Southern Baptist foreign mission and Indian mission efforts have fallen by the wayside, spiritual casualties of the war. In their place is a now-intense focus on mission work among the Confederacy’s white men serving in the army. Believing they are called of God to save the army in order to save the nation, Baptist leaders of the South are daily rallying home front support for the evangelization of an army full of wickedness.
This (soldier’s colportage) is now the work of Christians. The Providence of God has cut us off from other fields of usefulness, and, in this, has opened for us a mighty theatre for the fullest display of christian liberality, effort and sacrifice. We dare not neglect the cultivation of this golden opportunity for the evangelization of our people: Christians, at the peril of the divine displeasure only, may omit to share in the sacrifices and exertions attendant upon this great work. Never before, in the history of nations or of wars, was there such an opportunity for the display of christian zeal, for benefitting one’s own country, or for softening the rigors of war and the cruelties of man, by the sweet amenities of the Gospel.

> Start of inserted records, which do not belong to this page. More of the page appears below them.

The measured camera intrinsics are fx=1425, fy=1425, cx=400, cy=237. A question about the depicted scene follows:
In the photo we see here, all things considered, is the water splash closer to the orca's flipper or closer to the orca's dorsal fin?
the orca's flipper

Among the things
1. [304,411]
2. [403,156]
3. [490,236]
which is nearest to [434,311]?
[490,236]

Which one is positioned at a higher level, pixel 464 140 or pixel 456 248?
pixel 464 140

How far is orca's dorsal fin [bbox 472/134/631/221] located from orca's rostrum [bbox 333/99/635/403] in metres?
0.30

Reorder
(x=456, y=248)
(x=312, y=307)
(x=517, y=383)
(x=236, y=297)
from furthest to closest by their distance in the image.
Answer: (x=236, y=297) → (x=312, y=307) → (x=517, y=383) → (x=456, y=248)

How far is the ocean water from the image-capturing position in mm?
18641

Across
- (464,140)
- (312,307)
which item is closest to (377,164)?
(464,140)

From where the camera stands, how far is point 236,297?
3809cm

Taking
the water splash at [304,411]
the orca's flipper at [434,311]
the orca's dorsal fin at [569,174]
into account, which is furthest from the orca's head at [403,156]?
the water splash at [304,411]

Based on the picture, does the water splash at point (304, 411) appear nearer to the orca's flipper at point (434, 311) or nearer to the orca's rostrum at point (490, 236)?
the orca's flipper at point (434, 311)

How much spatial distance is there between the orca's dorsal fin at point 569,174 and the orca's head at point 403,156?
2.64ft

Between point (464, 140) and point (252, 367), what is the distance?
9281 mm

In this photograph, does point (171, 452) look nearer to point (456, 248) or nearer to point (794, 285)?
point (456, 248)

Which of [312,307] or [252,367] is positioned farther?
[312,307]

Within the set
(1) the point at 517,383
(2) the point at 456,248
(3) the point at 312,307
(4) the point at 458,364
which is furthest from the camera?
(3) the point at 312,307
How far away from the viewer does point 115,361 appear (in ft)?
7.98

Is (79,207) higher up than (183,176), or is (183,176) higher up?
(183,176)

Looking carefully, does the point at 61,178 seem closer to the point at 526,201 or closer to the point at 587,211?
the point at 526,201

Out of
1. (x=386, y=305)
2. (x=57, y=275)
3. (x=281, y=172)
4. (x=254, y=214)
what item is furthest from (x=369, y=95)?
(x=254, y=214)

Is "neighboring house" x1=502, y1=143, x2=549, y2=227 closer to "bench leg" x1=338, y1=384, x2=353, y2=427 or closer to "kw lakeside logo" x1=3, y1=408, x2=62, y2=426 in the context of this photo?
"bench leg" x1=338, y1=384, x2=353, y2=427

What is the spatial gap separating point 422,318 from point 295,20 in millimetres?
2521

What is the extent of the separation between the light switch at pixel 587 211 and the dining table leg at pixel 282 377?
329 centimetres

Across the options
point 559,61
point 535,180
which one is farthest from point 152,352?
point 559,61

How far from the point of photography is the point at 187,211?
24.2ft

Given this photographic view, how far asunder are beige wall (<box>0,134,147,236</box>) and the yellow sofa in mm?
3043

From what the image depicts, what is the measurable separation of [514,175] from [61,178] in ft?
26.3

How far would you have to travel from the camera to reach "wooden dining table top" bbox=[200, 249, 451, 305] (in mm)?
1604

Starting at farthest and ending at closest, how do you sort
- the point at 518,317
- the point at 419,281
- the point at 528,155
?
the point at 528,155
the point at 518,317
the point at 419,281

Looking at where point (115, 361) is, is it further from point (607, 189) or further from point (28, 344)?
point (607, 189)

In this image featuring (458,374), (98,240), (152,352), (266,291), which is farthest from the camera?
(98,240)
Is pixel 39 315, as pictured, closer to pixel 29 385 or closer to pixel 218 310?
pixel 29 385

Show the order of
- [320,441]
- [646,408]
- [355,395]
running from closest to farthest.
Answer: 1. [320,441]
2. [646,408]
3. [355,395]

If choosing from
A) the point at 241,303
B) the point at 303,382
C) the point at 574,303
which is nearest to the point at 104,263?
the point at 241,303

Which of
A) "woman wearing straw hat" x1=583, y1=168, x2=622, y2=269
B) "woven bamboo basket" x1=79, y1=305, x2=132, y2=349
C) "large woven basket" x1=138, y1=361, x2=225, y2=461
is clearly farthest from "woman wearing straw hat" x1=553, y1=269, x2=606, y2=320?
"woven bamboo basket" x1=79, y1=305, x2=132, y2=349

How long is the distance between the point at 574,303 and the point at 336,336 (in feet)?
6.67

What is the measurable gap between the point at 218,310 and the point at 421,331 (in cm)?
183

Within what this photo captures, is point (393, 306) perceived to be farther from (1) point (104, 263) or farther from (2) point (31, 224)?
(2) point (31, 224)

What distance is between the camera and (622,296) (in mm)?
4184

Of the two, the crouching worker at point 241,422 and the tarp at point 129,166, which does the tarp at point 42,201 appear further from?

The delightful duty is offered to all; and its benefits accrue to all. Our country–our own beloved country–those whom we love, and who are laying down their lives for us and for our happiness, are the recipients of our bounty and the objects of our beneficence.
Agents the most simple, and at the same time the most comprehensive and efficacious, are employed–they are simply the diffusion, by faithful colporteurs, of evangelical truth, and the christian converse of zealous missionaries. In Richmond and Petersburg, Va.; in Charleston, S.C., and in Macon, Ga., are publication societies, whose Tracts are being scattered all through our armies, and whose colporteurs are braving the wind, the storm, the rain and the cold, in order to reach the rank and file and sow the seeds of eternal life.
Let us help those men with our money. Thus will we best encourage the defenders of our soil, and secure the blessings of Almighty God.